Contributed by Ugly
The Turnbull government is going ahead to privatise the 000 emergency calls service, even though its own review, released last year, recommended holding off, because of a risk that it could reduce the ability of the service to operate well.
From the government side, it is suggested that the service is not being privatised. It may be that assets are not being specifically sold off. In practical terms, the difference is that they will continue to be paid for and maintained by the taxpayer, as they are turned over to be used as the private property of a private business.
This is still privatisation and to call it anything else is a load of rubbish.
The service currently operates through the now privately owned, Telstra network. This is likely to continue, since Telstra has the best coverage across the whole of Australia.
Holding off was recommended, on the basis that there needs to be a changeover to new technology that matches the fact that most calls are now made from mobile phones. Modernisation would allow the transfer to an updated digital system, which is integrated with GPS, to locate the place of an emergency.
Such a changeover would bring in an IP based telecommunications environment during the next 5 to 10 years, replacing the circuit switched voice network now in operation.
A decision has not yet been made on how this is going to be achieved and what the specific goals are. The presented argument for holding back was that there needs to be better clarity “on the desired future directions of triple zero,” with the suggestion that “without such clarity may place at risk the current successful delivery model and could also result in a protracted period of negotiation with the successful bidder, the current operator and other jurisdictions”.
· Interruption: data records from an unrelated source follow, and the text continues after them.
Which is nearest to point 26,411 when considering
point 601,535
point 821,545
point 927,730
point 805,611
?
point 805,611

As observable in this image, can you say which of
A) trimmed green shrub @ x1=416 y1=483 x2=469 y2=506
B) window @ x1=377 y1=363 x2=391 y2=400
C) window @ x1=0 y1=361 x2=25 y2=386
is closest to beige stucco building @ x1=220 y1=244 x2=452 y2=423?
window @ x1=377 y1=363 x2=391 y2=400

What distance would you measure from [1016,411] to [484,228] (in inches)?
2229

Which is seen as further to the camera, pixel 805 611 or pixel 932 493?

In its eagerness to unload the service to private providers, the government is in no mood to wait for even this. A tender has gone out to reconstruct the service, before the needs have been properly worked out. Now a different tender is to go out to find an operator.
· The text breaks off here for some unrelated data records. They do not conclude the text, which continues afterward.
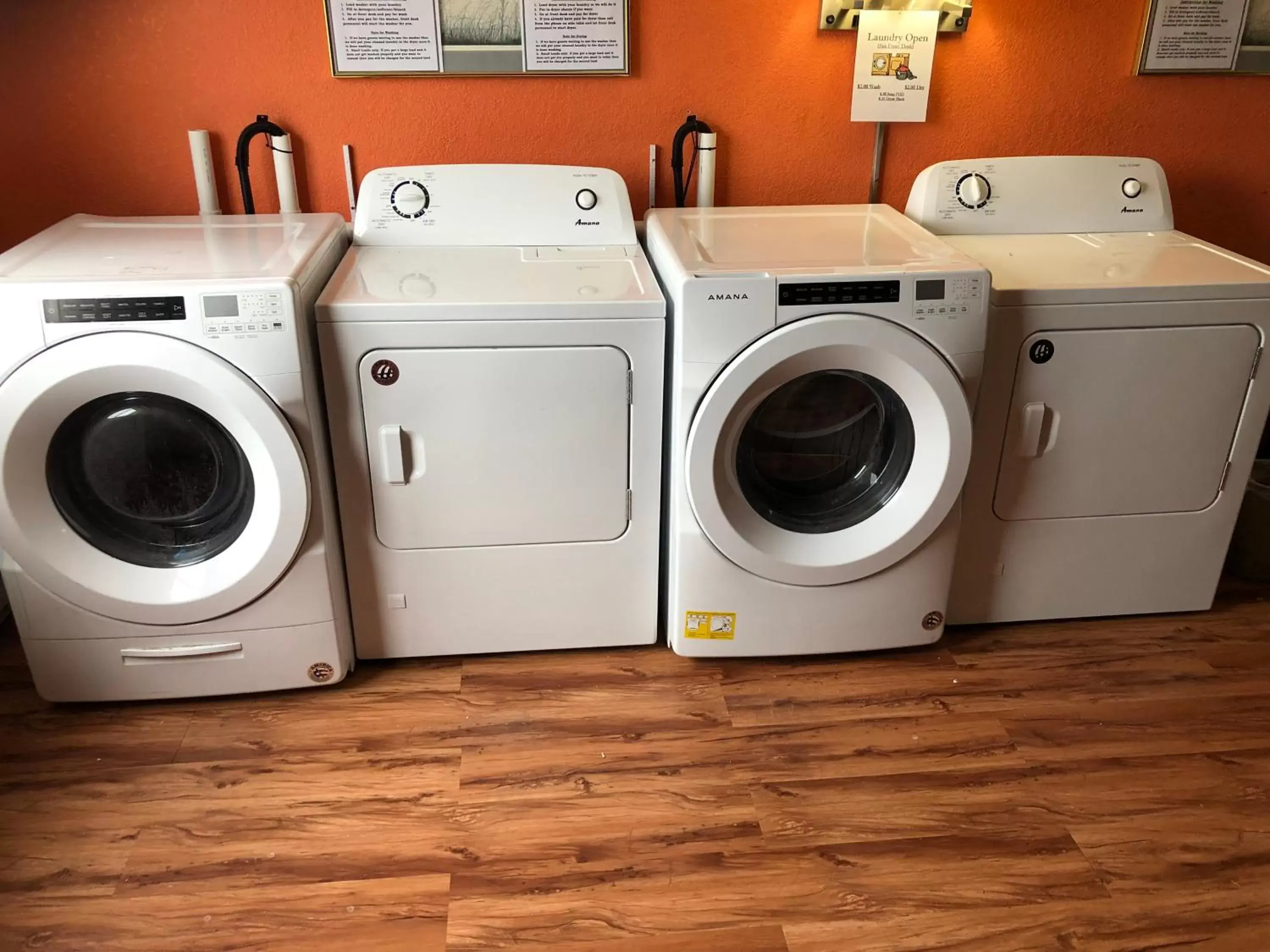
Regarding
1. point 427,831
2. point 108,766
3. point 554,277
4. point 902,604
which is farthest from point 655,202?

This is going to cost taxpayers dearly. An absence of clarity, as to what needs to be done and lack of transparency, is a recipe for the private sector to maximise its reward in return for the least effort.
More important still is that even if the changeover had been complete, it will remain that taxpayer dollars will still cover the operation. It will not save money and will cost more, because a profit margin must be factored in. No doubt this will be locked into any contract, and we will not be allowed to see the details, because of the commercial in confidence argument.
The usual argument of bringing in a competitive market does not apply, because there van only be one integrated service.
Privatisation will create a private monopoly, which will be run as cheaply and possible and the focus on protecting lives will become secondary to the focus on maximising profit. This is the main argument against privatisation and in this case, it has the potential to put lives at risk.